Excerpt provided.
%%

Donald Trump faced fresh calls Sunday from some members of his own party to resign over the violent incursion into the US Capitol, as the threat builds for a historic second impeachment effort in his final 10 days in the White House.
With the January 20 inauguration of Democrat Joe Biden fast approaching -- and with the country hit by a surging pandemic, a flagging economy, and searing division -- resignation "is the best path forward," Republican Senator Pat Toomey told CNN, adding, "That would be a very good outcome."
Toomey said that since losing the November 3 election, Trump had "descended into a level of madness and engaged in activity that was absolutely unthinkable."
He said Trump's behavior after the election was "wildly different" from what it was before.
Lisa Murkowski of Alaska was the first Republican senator to urge resignation, saying, "I want him out." House Republicans, including Adam Kinzinger on Sunday, have echoed that call.
Authorities continued seeking Trump supporters who violently stormed the Capitol on Wednesday after the president's repeated false claims that he had lost to Biden due to fraud.
A seven-foot-tall (about two meters) black metal fence has been erected around the historic building and extremists have threatened new action in coming days both in Washington and in state capitols.
- Letter of impeachment -
A House Democratic leader said that Biden's party would likely file at least one article of impeachment against Trump this week, charging him with inciting the violence, which left five people dead, including a Capitol policeman.
"It may be Tuesday or Wednesday before action is taken," House whip James Clyburn told CNN, "but I think it will be taken this week."
Impeachment could still be circumvented by a Trump resignation or by resort to the constitution's 25th amendment, which would remove him from power but requires the assent of the vice president and most of the cabinet, making it unlikely.
One reason Democrats might pursue conviction, even after Trump leaves office, is to prevent him ever being able to run again for federal office.

%%

Given records.
%%

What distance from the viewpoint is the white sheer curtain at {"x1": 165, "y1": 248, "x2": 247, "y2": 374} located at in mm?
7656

%%
%%

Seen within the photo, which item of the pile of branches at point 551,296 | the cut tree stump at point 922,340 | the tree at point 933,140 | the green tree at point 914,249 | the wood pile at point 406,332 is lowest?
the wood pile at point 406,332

%%

Your objective.
In the news report on calls for Trump to resign, which Republican senator was the first to urge his resignation?

Your solution.
Lisa Murkowski of Alaska